• Text section:
****

In contrast to metal-based catalysts, organocatalyses are easy to handle, since they are, in general, stable in water. Amino acids are representative of organocatalysts and their derivatives have been widely investigated. Tert-butyldimethylsilyl (TBS)-protected hydroxyproline L-5 catalyzes a direct-type aldol reaction, leading to the aldol adduct in good yield with high diastereo- and enantioselectivities. And a Michael reaction of a ketone or an aldehyde with β-nitrostyrene in brine can be catalyzed by a proline derivative L-6 to afford the corresponding product in good yield with good diastereo- and enantioselectivities (Scheme 1.19). Moreover, a threonine derivative L-7 catalyzes Mannich reaction to produce the product in good yield with high diastereo- and enantioselectivities (Scheme 1.20) [22].

The Diels–Alder reaction is a powerful transformation method in organic chemistry. Chiral imidazolidinone can successfully catalyze the reaction of α,β-unsaturated ketones with dienes, where chiral Lewis acid catalysts showed lower enantioselectivities (Scheme 1.21) [23,24].

1.2.3. Others

1.2.3.1. Asymmetric Reactions Using Alkynes

[25] Optically active propargylamines are important synthetic intermediates for various nitrogen-containing compounds, a structural feature of many biologically active compounds and natural products. The most reliable and efficient methods for the preparation of optically active propargylic amines are still dependent on the addition of appropriate organometallic reagents to chiral imine derivatives. While methods for catalyzed preparation of optically active propargylic amines are still limited, highly enantioselective direct-type alkyne-imine addition was recently reported using a chiral Cu(I)•L-9 complex. The process is simple and provides a diverse range of propargylic amines in high enantioselectivity (Scheme 1.22) [26].

The conjugate addition reaction of terminal alkynes to C=C bond can be catalyzed by copper in water. The reaction only proceeds with derivatives of Meldrum’s acids in the presence of Cu(I) produced by Cu(OAc)2 and sodium ascorbate in water, and a large excess amount of phenylacetylyne. Combined with chiral ligand L-10, enantioselective versions of this addition reaction can be achieved to 82–97% ee of products with useful yields [27] (Scheme 1.23).

1.2.3.2. DNA-Based Asymmetric Catalysis in Water

The DNA-based asymmetric Diels–Alder reaction proceeds in water. There are three key structural features: a DNA-intercalating moiety, a spacer component, and a metal-binding group, which intimately anchored the metal complexes to DNA to use its chiral information. The substituent and the spacer length of the ligand are crucial for both of enantioselectivity and the enantiopreference [28].

****

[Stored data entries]
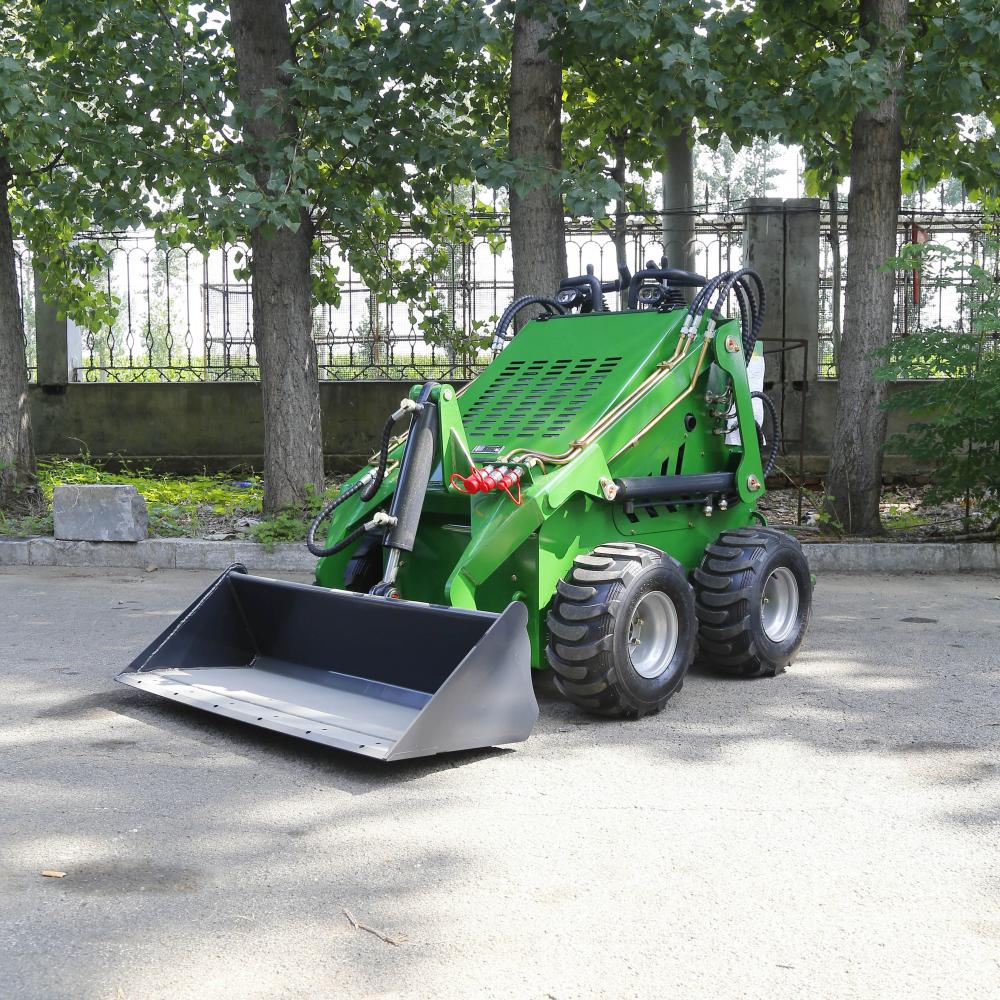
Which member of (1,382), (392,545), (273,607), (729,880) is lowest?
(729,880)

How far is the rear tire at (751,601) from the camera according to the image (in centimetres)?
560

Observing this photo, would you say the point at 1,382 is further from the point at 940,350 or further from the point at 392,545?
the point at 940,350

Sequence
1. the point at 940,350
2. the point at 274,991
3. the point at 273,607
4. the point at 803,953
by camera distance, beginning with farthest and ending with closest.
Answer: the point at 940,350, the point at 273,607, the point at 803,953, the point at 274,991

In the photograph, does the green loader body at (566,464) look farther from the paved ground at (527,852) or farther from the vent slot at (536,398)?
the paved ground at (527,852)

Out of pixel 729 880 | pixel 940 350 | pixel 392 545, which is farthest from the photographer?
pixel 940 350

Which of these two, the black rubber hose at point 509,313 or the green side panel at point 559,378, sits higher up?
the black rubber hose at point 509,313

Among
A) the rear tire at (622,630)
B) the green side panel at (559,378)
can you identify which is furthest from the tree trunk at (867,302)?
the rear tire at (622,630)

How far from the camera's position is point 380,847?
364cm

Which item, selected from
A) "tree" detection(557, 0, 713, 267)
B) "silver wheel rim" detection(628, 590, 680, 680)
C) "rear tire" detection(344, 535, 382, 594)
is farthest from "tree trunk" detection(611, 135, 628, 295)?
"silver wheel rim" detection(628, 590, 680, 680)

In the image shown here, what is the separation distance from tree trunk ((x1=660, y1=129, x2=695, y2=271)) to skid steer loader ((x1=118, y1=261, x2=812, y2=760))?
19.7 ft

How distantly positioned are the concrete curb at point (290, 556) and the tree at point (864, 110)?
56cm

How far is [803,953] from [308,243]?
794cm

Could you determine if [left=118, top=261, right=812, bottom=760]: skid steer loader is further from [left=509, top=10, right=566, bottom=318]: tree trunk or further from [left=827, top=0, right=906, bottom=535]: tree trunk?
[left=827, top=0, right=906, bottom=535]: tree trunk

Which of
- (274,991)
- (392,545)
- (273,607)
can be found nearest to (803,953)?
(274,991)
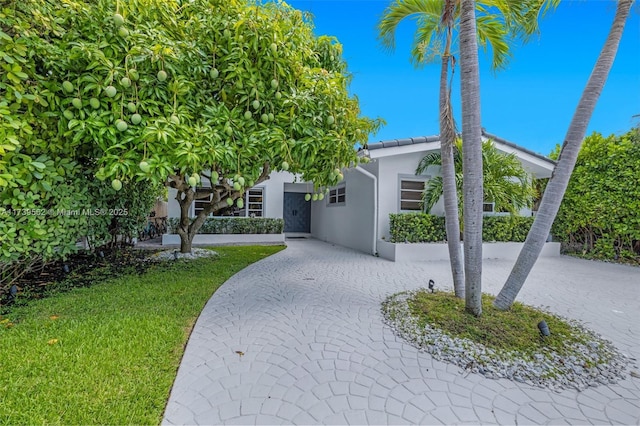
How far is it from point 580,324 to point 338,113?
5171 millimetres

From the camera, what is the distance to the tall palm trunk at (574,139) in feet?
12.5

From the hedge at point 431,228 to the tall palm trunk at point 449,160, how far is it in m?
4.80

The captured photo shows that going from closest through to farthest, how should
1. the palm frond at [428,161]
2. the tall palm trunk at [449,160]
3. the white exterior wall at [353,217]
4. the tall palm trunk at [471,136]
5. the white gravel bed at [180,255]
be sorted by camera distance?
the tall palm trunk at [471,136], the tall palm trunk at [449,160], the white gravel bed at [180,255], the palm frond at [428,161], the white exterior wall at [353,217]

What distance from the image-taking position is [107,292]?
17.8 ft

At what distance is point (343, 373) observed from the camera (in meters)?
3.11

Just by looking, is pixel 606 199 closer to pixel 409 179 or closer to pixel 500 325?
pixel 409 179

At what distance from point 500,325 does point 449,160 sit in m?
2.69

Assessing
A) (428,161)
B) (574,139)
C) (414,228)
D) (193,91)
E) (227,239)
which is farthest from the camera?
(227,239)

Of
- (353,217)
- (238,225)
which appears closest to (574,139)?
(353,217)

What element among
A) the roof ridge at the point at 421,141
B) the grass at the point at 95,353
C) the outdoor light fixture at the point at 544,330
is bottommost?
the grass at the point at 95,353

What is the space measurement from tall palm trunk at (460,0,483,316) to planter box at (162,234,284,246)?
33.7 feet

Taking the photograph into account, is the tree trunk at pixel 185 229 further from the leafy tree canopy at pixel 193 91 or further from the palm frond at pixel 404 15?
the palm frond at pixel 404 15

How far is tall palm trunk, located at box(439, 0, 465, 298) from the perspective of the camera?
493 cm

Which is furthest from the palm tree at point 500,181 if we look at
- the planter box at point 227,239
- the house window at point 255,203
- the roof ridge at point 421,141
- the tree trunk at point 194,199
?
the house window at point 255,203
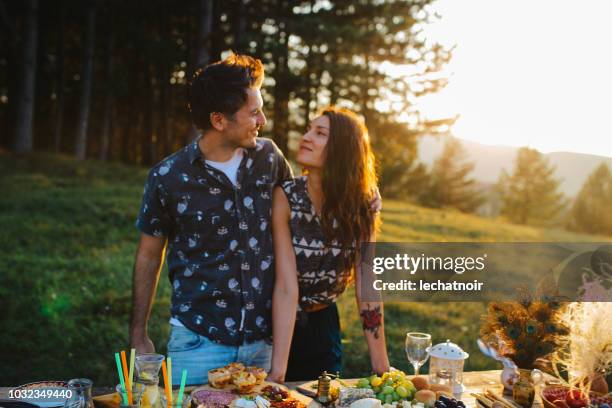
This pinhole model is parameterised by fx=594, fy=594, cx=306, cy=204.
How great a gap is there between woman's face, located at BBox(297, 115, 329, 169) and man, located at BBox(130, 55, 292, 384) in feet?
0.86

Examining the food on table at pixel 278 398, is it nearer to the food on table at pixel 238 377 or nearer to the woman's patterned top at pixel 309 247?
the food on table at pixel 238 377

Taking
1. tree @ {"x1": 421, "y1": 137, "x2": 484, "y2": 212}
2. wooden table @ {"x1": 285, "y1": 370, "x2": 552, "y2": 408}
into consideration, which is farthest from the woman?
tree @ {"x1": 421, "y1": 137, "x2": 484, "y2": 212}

****

• Exercise details:
Answer these questions using the text on asymmetric catalysis in water.
1. Which derivative catalyzes the Mannich reaction?
2. Which two substances produce the Cu(I) for the conjugate addition of terminal alkynes?
3. What three key structural features does the DNA-based asymmetric Diels–Alder reaction have?

• The completed task:
1. A threonine derivative, L-7.
2. Cu(OAc)2 and sodium ascorbate.
3. A DNA-intercalating moiety, a spacer component, and a metal-binding group.